Au vu de l'ensemble de ces éléments et constatations, la cour fixe à 350 000 euros le montant de la sanction pécuniaire infligée à la société Colas Midi Méditerranée, et à 22 500 euros le montant de la sanction pécuniaire infligée à cette même société au titre des griefs établis à l'encontre de la société Jean-François.

Enfin, il n'y a pas lieu de faire droit à la demande de la société Colas Midi Méditerranée tendant à la condamnation du Ministre chargé de l'économie au paiement de la somme de 8 000 euros au titre de l'article 700 du Code de procédure civile.

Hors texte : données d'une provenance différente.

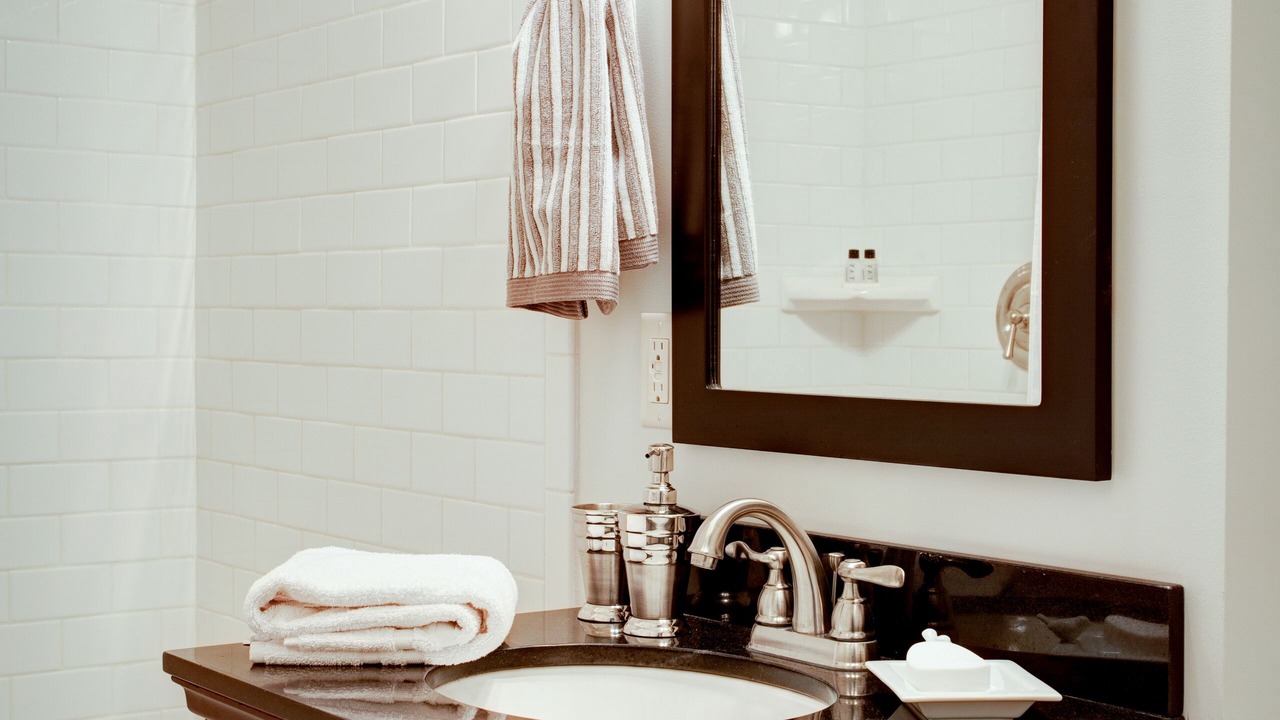 Photo of Bathroom in Starr Hill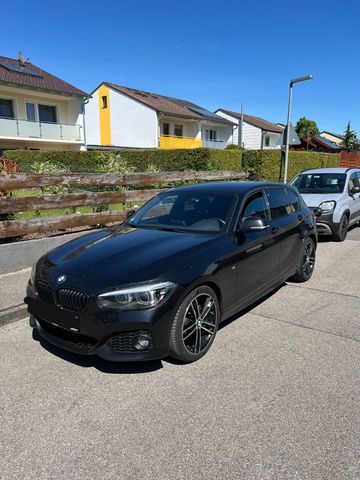 BMW 118i Edition M Sport Shadow Edition M Sport ...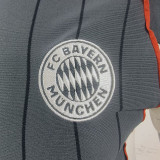 25/26  Bayern  Grey Casusl Edition Madrid Baseball jersey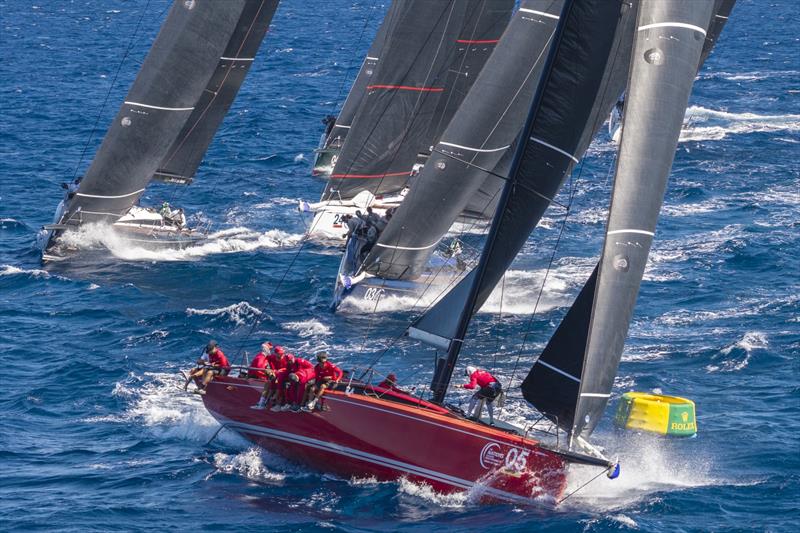 Rolex Swan Cup - Day 2 - photo © YCCS / Daniele Macis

Par ces motifs : Rejette la demande de la société Colas Midi Méditerranée tendant à ce que soient écartées les observations écrites de l'Autorité de la concurrence; Annule la décision n° 96-D-65 du Conseil de la concurrence du 30 octobre 1996 en tant qu'elle concerne les sociétés Colas Midi Méditerranée et Jean-François; Statuant à nouveau, Juge que les sociétés Colas Midi Méditerranée et Jean-François ont enfreint les dispositions de l'article 7 de l'ordonnance du !er décembre 1986 relative à la liberté des prix et de la concurrence ; lnflige à la société Colas Midi Méditerranée la sanction pécuniaire de 350 000 euros et, en tant qu'elle vient aux droits de la société Jean-François, la sanction pécuniaire de 22 500 euros ; Rejette la demande de condamnation au titre de l'article 700 du Code de procédure civile ; Condamne la société Colas Midi Méditerranée aux dépens de l'instance.